Year By Year: Essential Albums of 2008

Jazz may not have an official yearbook, but it does have a vast and well-documented discography. ‘Year by Year’ is our attempt to bring you the most noteworthy albums of each year, complete with audio samples and fascinating backstories. We hope you join us as we travel through the music’s endlessly fascinating history, stopping every 12 months along the jazz timeline.

 

Avishai Cohen Trio, Gently Disturbed (Razdaz)

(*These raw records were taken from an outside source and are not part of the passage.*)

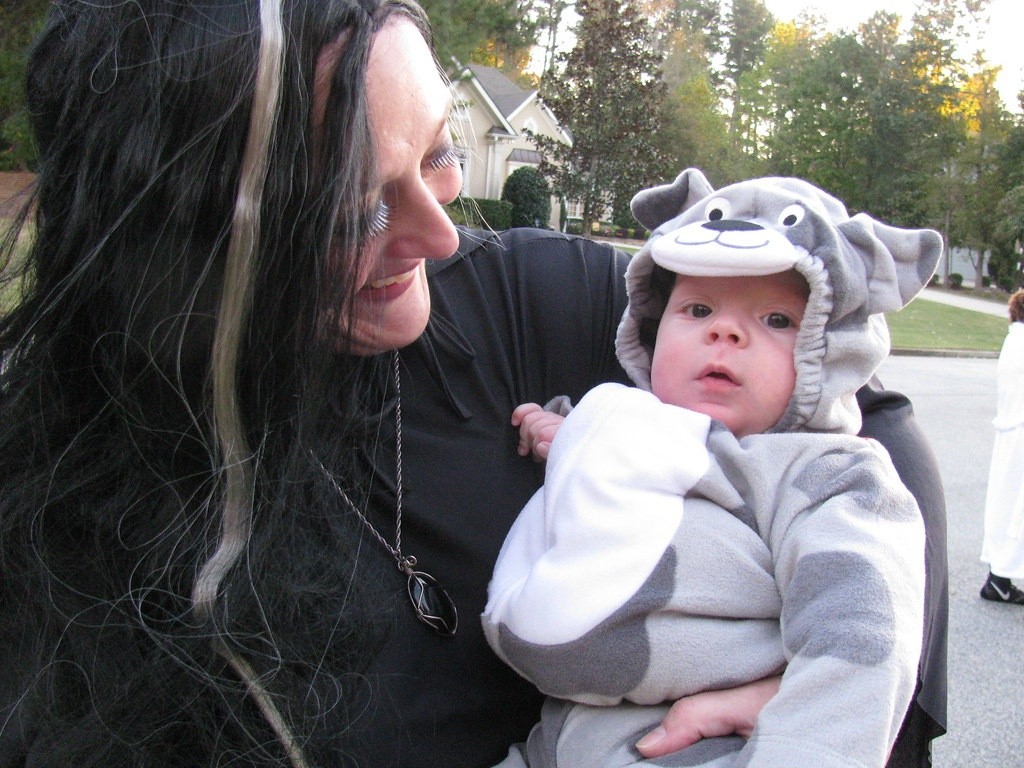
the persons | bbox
[981,289,1024,605]
[0,0,949,768]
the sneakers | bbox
[980,574,1024,605]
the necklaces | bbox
[305,351,459,635]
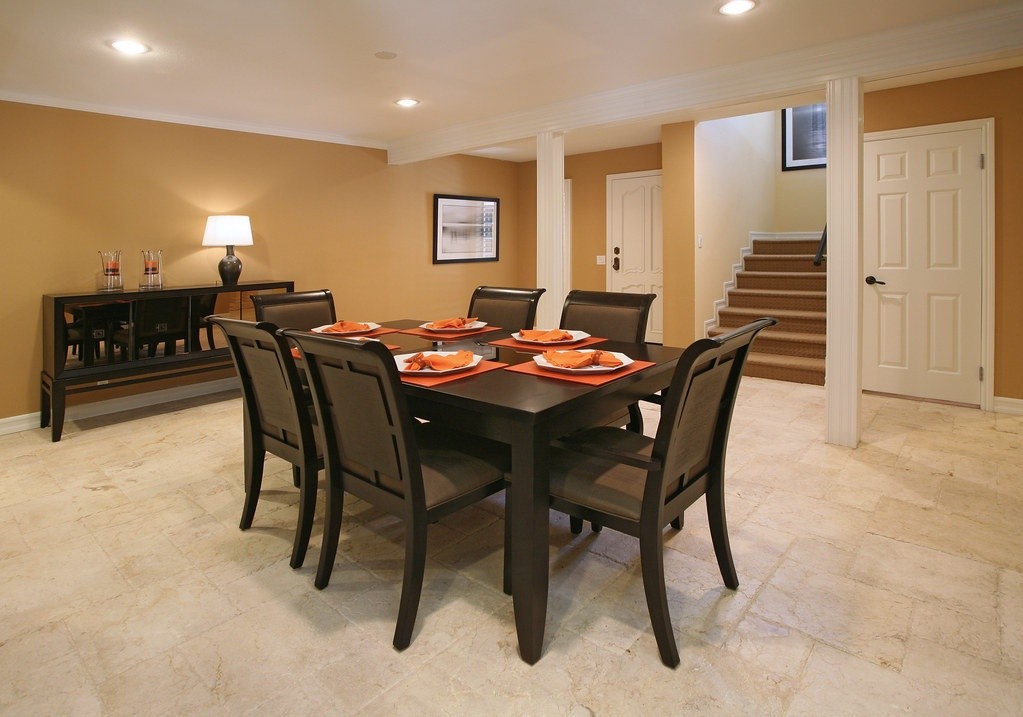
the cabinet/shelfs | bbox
[39,279,294,443]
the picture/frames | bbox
[781,103,826,171]
[433,193,500,264]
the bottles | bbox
[97,250,124,292]
[138,249,163,289]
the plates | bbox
[532,349,636,375]
[419,321,488,333]
[310,321,382,334]
[392,351,483,376]
[344,337,381,343]
[510,329,592,344]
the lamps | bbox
[201,215,253,286]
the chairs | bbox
[204,315,324,569]
[276,328,513,652]
[559,290,657,530]
[503,317,777,668]
[249,289,337,488]
[467,286,546,329]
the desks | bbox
[303,319,685,665]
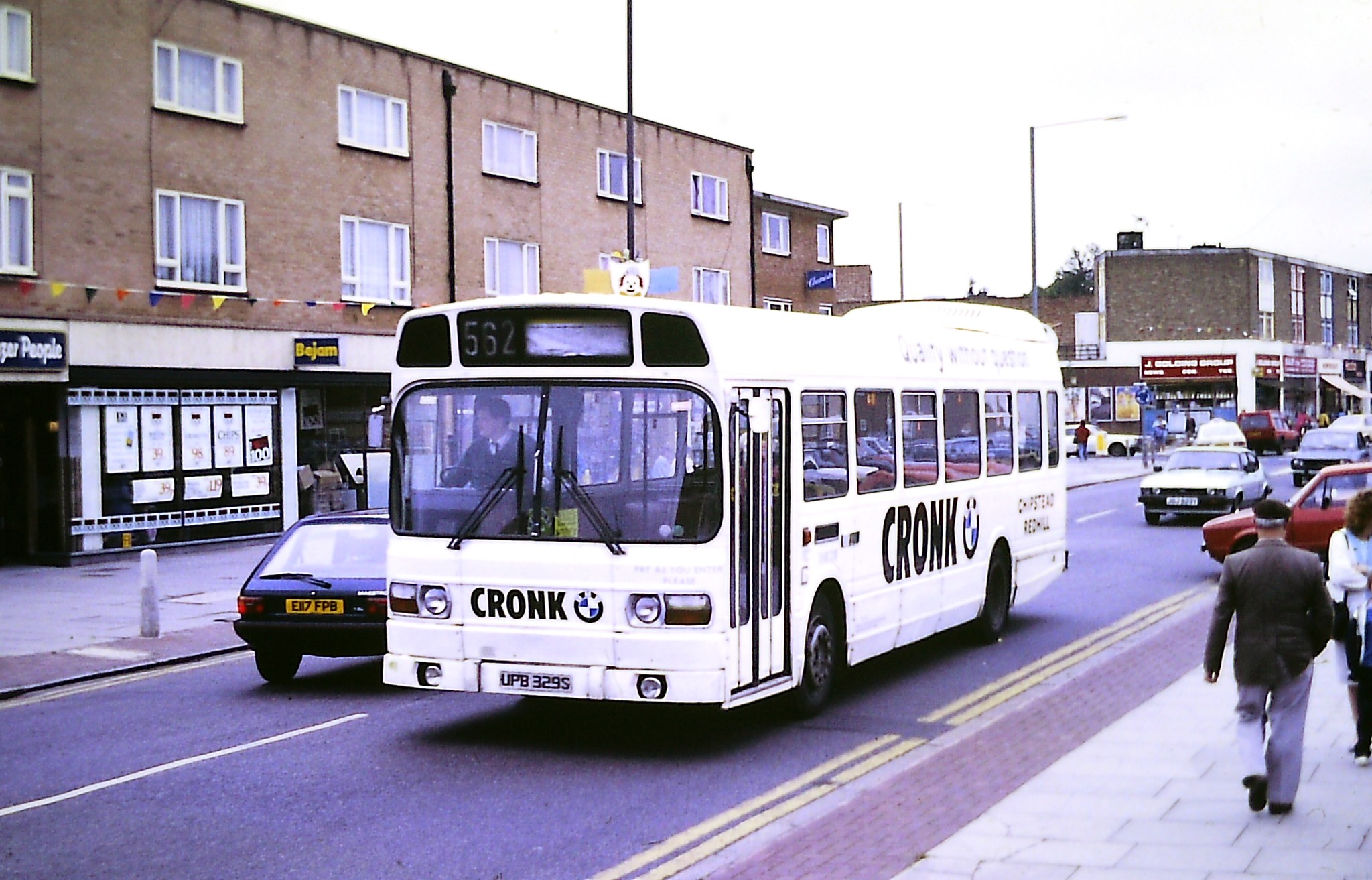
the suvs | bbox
[1236,408,1301,456]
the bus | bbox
[368,300,1071,720]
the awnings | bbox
[1322,373,1372,399]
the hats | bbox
[1251,500,1291,519]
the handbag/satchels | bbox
[1073,434,1077,443]
[1326,529,1348,642]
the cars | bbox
[1328,414,1372,446]
[232,507,391,685]
[1063,424,1151,458]
[771,426,1059,501]
[1137,418,1272,525]
[1289,427,1372,487]
[1200,462,1372,565]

Gently Disturbed was a seductive album composed of interlocking rhythms and quiet, though never overbearing, sophistication and complexity. It featured eleven songs, each of which was either composed by Avishai Cohen or collectively, plus the traditional Israeli song “Puncha Puncha.” The album marked another evolution in the lineup of Cohen’s acclaimed trio. Fellow Israeli pianist Shai Maestro replaced longtime member Sam Barsh, joining a lineup also including Mark Guiliana on drums. The bassist/composer/bandleader allowed Maestro plenty of room to shine and it was his piano that dictated the direction of the melody of many of the songs on Gently Disturbed.

 

Roy Hargrove, Earfood (UMG)

Earfood not only captured trumpeter/composer Roy Hargrove in his prime. It also marked his exciting return to the neo-traditionalist style that had garnered him a reputation as one of the “Young Lions” earlier in his career. The album’s mix of jazz and funk is reminiscent of the ’70s music by such artists as Lee Morgan and Horace Silver. “My goal in this project is to have a recording that is steeped in tradition and sophistication,” he explained, “while maintaining a sense of melodic simplicity.” He achieves that goal on Earfood by performing a mix of covers and originals with a top-notch quintet, including rising star Gerald Clayton, who sets the tone on many of the tracks with his funky piano vamps.

 

Esperanza Spalding, Esperanza (Heads Up)

Upon its release, Esperanza marked for many an introduction to a 21st-century jazz genius. It was the second album as a leader of then 23-year-old bassist/vocalist/composer Esperanza Spalding. Despite her young age, the record showcased some of her endless skill as a musician, interpreter, composer and arranger – as well as the breadth of her eclectic musical vision. It presented a mix of inspired originals and covers spanning across several styles, genres and moods, greatly inspired by her multicultural upbringing and formation. She even sings in three languages – English, Spanish and Portuguese – moving with ease from Latin soul to “boppish” tracks to mid-tempo pop ballads and beyond.

 

José James, The Dreamer (Brownswood)

With his first studio album, vocalist José James seemed to truly ushed in a new era for the jazz vocal genre. Much of The Dreamer is performed with an acoustic band, with multi-track accentuating his vocal parts. And while each note seems to ooze respect for tradition, he allows himself the luxury of being influenced by modern beats and underground hip-hop. Most of the tracks on The Dreamer were penned or co-written by James himself. Yet, even the carefully selected covers conceal endless creativity, including a particularly show-stealing take on Rahsaan Roland Kirk’s “Spirits Up Above.”

 

Brian Blade Fellowship, Season of Changes (Verve)

Brian Blade is one of music’s most acclaimed drummers of his generation. Season of Changes, released via Verve, affirmed his status as a praiseworthy composer and bandleader. This was his third album with his group, The Fellowship, a two-saxophone ensemble including such celebrated artists as guitarist Kurt Rosenwinkel. It was also his first album with this band in eight years. Most songs on Season of Changes are penned by Blade and he is not afraid to take risks, influenced by varied styles and genres of the American vernacular, ranging from spiritual jazz to folk music.

 

Honorable mentions: Matthew Halsall, Sending My Love (Gondwana); Esbjorn Svensson Trio, Leucocyte (ACT); CAB, Theatre de Marionnettes (Brunel); Nomo, Ghost Rock (Ubiquity); Bill Frisell, History, Mystery (Elektra Nonesuch).